Scuola, troppo bassi
stipendi e investimenti

Claudio Tucci Il Sole 24 Ore, 14.9.2011

ROMA
La laurea non risolve tutti i problemi, ma almeno aiuta ad affrontare meglio la crisi. Tra il 2008 e il 2009 nei Paesi Ocse il tasso di disoccupazione dei laureati tra i 25 e i 64 anni è cresciuto dell'1,1%, passando dal 3,3% al 4,4 per cento. Hanno fatto peggio i titoli di studio inferiori. Il tasso di disoccupazione dei diplomati è salito di due punti, dal 4,9% del 2008 al 6,8% del 2009. Mentre la perdita occupazionale di lavoratori senza qualifiche o diplomi ha sforato la doppia cifra, salendo (nel biennio in esame) dall'8,7% all'11,5 per cento.

La fotografia è stata scattata dall'Ocse che ieri a Parigi ha presentato l'annuale rapporto «Education at a glance», un focus di quasi 500 pagine dedicato all'analisi dei sistemi scolastici dei 34 Paesi aderenti all'Organizzazione parigina che si occupa di cooperazione e sviluppo. In Italia, nel 2009, il tasso di disoccupazione dei "dottori" è stato del 5,1% (superiore alla media Ocse), mentre è salito all'8,4% tra chi non è arrivato neanche al diploma superiore. Tra i colletti bianchi (comparando sempre dati 2009) si osserva un tasso di disoccupazione molto simile alla Francia (5%) e al Regno Unito (4,9 per cento). Andiamo invece meglio della Spagna (9%), ma perdiamo terreno rispetto alla Germania, dove il tasso di disoccupazione dei laureati nel 2009 era pari al 3,4 per cento. L'Italia si colloca invece agli ultimi posti come percentuale di laureati che lavorano. I dati sono sempre del 2009 e parlano di un tasso di occupazione del 79,2% (contro una media Ocse dell'83,6 per cento). Peggio di noi solo quattro Paesi: Turchia (73,6), Corea (76,1%), Cile (78%) e Ungheria (78,8 per cento).
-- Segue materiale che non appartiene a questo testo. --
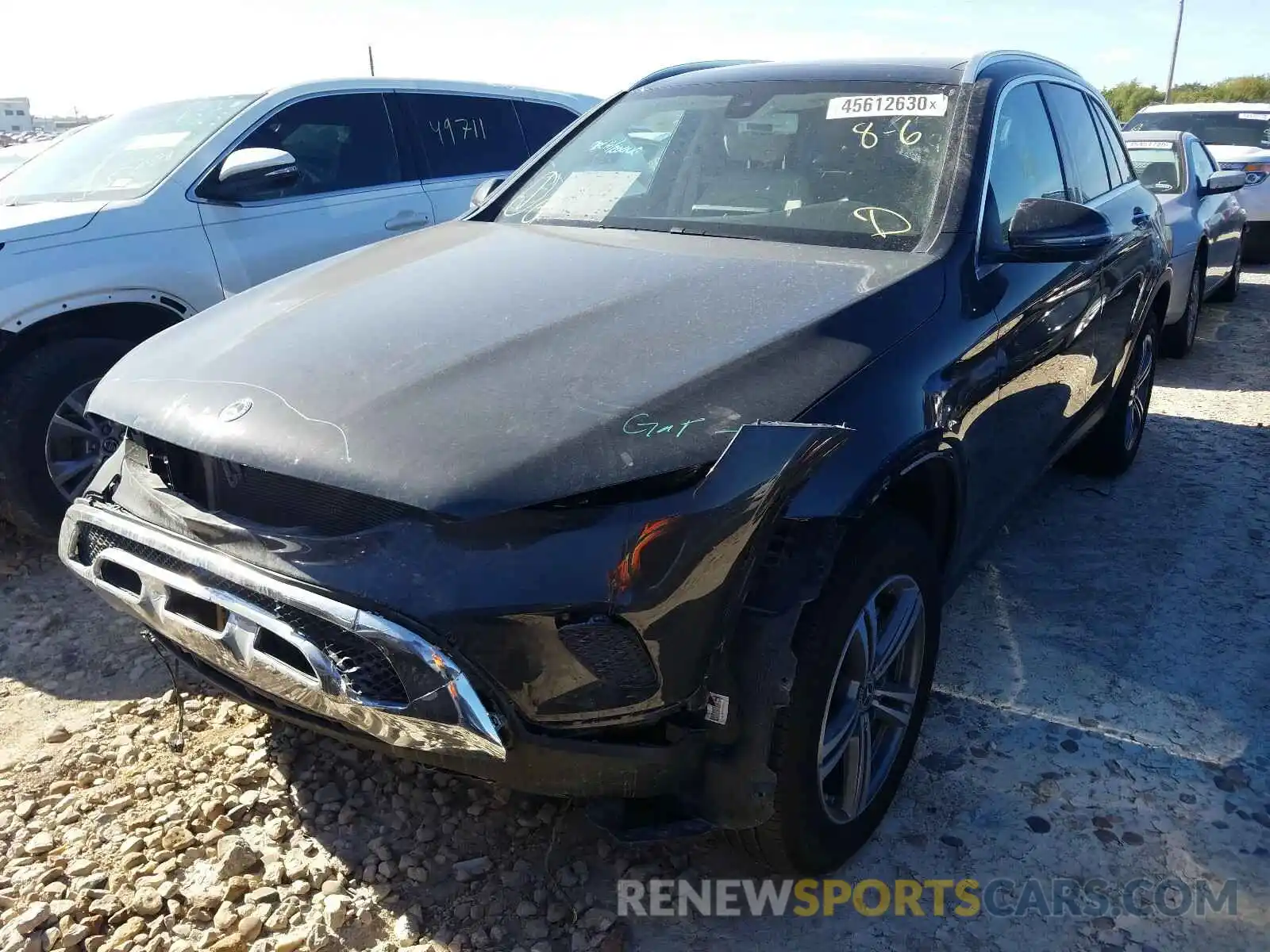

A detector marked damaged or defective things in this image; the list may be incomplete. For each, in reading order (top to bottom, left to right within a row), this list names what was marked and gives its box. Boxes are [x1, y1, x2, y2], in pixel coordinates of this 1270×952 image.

crumpled hood [0, 200, 106, 244]
crumpled hood [92, 222, 945, 523]
broken front bumper [60, 500, 505, 762]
Le performance dei "dottori" sono migliori rispetto ai non laureati (nel 2009 lavorava il 73,1% di diplomati e appena il 51,2% di chi è senza titoli), ma per la prima volta dal 2000 la percentuale di "colletti bianchi" con un lavoro è scesa sotto l'80 per cento. Restano invece le differenze di genere. In Brasile e in Italia le donne laureate guadagnano il 65%, o ancora meno, di quanto guadagnano i dottori uomini.
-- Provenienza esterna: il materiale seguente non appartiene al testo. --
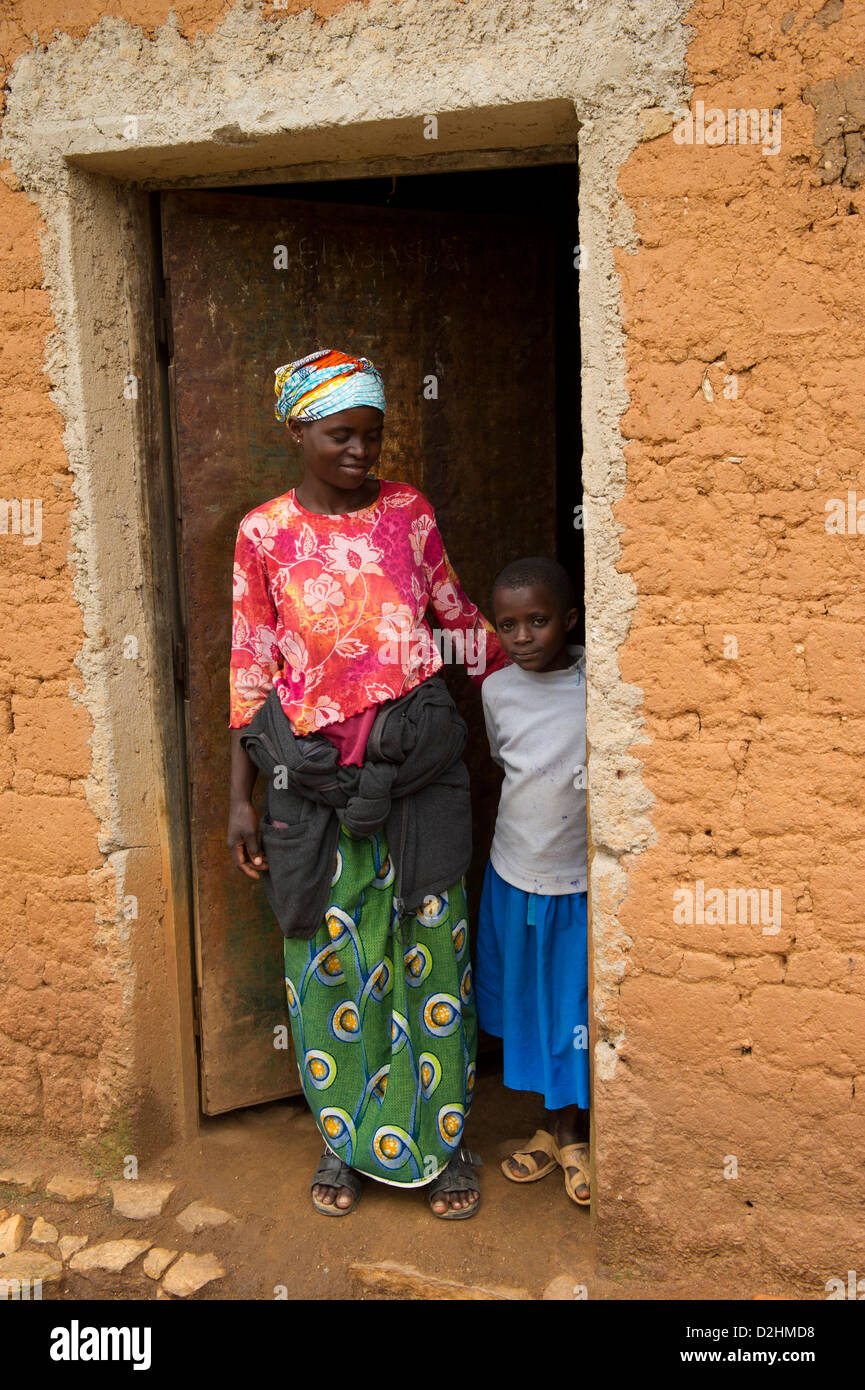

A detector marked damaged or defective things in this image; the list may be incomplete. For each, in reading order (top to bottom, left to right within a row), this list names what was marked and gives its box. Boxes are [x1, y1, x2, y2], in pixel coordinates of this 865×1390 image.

rusty metal door [162, 190, 556, 1112]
Lo studio dell'Ocse conferma poi alcune criticità "storiche" del nostro sistema d'istruzione. A partire dall'ancora basso investimento in scuola e università. I dati sono del 2008 e mostrano come l'Italia spenda appena il 4,8% del Pil, contro una media Ocse del 6,1 per cento. Peggio di noi fanno solo Slovacchia (4%) e Repubblica Ceca (4,5 per cento). Un dato non lusinghiero, fanno notare da viale Trastevere, che si spiega con una percentuale bassissima, per non dire inesistente, di investimenti privati in istruzione. Altro "tallone d'Achille" in Italia sono gli stipendi "cenerentola" dei docenti, che dal 2000 al 2009 sono addirittura diminuiti dell'1%, mentre nel resto dei Paesi Ocse sono cresciuti in media del 7 per cento. E in più rispetto a un connazionale con lo stesso grado d'istruzione i docenti guadagnano il 40% in meno. Il numero di diplomati poi è inferiore di 10 punti rispetto alla media Ocse. Ma gli scolari tra i 7 e i 14 anni passano a scuola 8.316 ore: un record, contro una media Ocse di 6.732 ore. «I dati confermano la necessità di proseguire nella direzione adottata dal Governo», commenta il ministero dell'Istruzione. «La situazione della scuola pubblica è drammatica e l'Esecutivo non se ne accorge», replica invece Domenico Pantaleo della Flc-Cgil. E Massimo Di Menna della Uil Scuola rilancia: «Bisogna valorizzare gli insegnanti. Vanno considerati una risorsa del Paese, come di fatto sono».